Potongan Teks:
---+---

Kesalahan jurnalistik tidak boleh berujung pada kekerasan atau pemidanaan terhadap wartawan. Dengan kebebasan pers yang kokoh, publik diuntungkan oleh adanya mekanisme check and balances untuk memastikan akuntabilitas pemerintah melayani kepentingan warga.
Menyerang pers dan mengintimidasi wartawan hanya akan mencederai ekosistem informasi yang kredibel dan bebas, serta merusak demokrasi.
Untuk itu, Pengurus Pusat AMSI menyatakan sikap sebagai berikut:
- Mendesak pejabat pemerintah atau warga negara yang merasa dirugikan oleh pemberitaan media massa untuk menggunakan mekanisme penyelesaian yang diatur dalam UU Nomor 40 Tahun 1999 tentang Pers. Caranya dengan mengirimkan permintaan hak jawab maupun koreksi ke media terkait, lalu jika tidak mendapat respon yang diharapkan, baru mengadukan masalahnya ke Dewan Pers. Sejak era reformasi 1998, inilah mekanisme yang telah disepakati secara hukum untuk menyelesaikan sengketa pers tanpa mengganggu independensi media maupun kebebasan pers.

---+---

Cuplikan Data:
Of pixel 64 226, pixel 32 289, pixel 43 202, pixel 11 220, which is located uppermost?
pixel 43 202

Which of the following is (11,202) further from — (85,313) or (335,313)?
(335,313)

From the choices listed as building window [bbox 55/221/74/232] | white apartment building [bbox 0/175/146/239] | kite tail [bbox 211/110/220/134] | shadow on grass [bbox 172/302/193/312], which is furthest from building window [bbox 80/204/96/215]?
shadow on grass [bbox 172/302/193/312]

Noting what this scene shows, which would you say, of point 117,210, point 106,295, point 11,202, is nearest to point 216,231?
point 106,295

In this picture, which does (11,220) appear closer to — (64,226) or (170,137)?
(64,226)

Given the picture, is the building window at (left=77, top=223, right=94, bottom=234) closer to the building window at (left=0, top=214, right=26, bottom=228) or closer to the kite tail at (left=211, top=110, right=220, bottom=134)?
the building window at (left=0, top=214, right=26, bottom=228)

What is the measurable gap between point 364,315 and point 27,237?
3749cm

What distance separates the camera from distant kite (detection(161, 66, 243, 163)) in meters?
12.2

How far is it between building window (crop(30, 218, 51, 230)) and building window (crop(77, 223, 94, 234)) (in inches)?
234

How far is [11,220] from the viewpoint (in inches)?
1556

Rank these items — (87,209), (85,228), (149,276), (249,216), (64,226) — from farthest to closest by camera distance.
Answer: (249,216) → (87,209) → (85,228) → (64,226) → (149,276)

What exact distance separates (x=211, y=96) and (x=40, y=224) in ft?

---+---

Tugas Latihan A: Tuliskan kembali bagian teks tentang kebebasan pers dari "Kesalahan jurnalistik tidak" sampai "serta merusak demokrasi.", tanpa mengubah satu kata pun.
Tugas Latihan B: Teruskan teks tentang kebebasan pers, dimulai setelah kalimat terakhirnya.

Hasil Latihan A:
Kesalahan jurnalistik tidak boleh berujung pada kekerasan atau pemidanaan terhadap wartawan. Dengan kebebasan pers yang kokoh, publik diuntungkan oleh adanya mekanisme check and balances untuk memastikan akuntabilitas pemerintah melayani kepentingan warga.
Menyerang pers dan mengintimidasi wartawan hanya akan mencederai ekosistem informasi yang kredibel dan bebas, serta merusak demokrasi.

Hasil Latihan B:
- Mengkritik keras perisakan dan intimidasi siber (terutama praktek doxing atau membuka informasi pribadi) yang dilakukan para buzzer maupun warganet yang berpotensi merusak kebebasan pers dan demokrasi di negeri ini. Tanpa pers yang bebas dan jurnalisme yang berkualitas, informasi yang beredar di masyarakat akan mudah disetir oleh pihak-pihak tertentu dengan berbagai kepentingan politik maupun ekonomi.
- Meminta aparat penegak hukum segera mengusut dugaan pelanggaran pidana berupa kekerasan siber (perisakan online dan doxing), maupun ancaman pembunuhan terhadap jurnalis, hingga pelakunya diadili di pengadilan.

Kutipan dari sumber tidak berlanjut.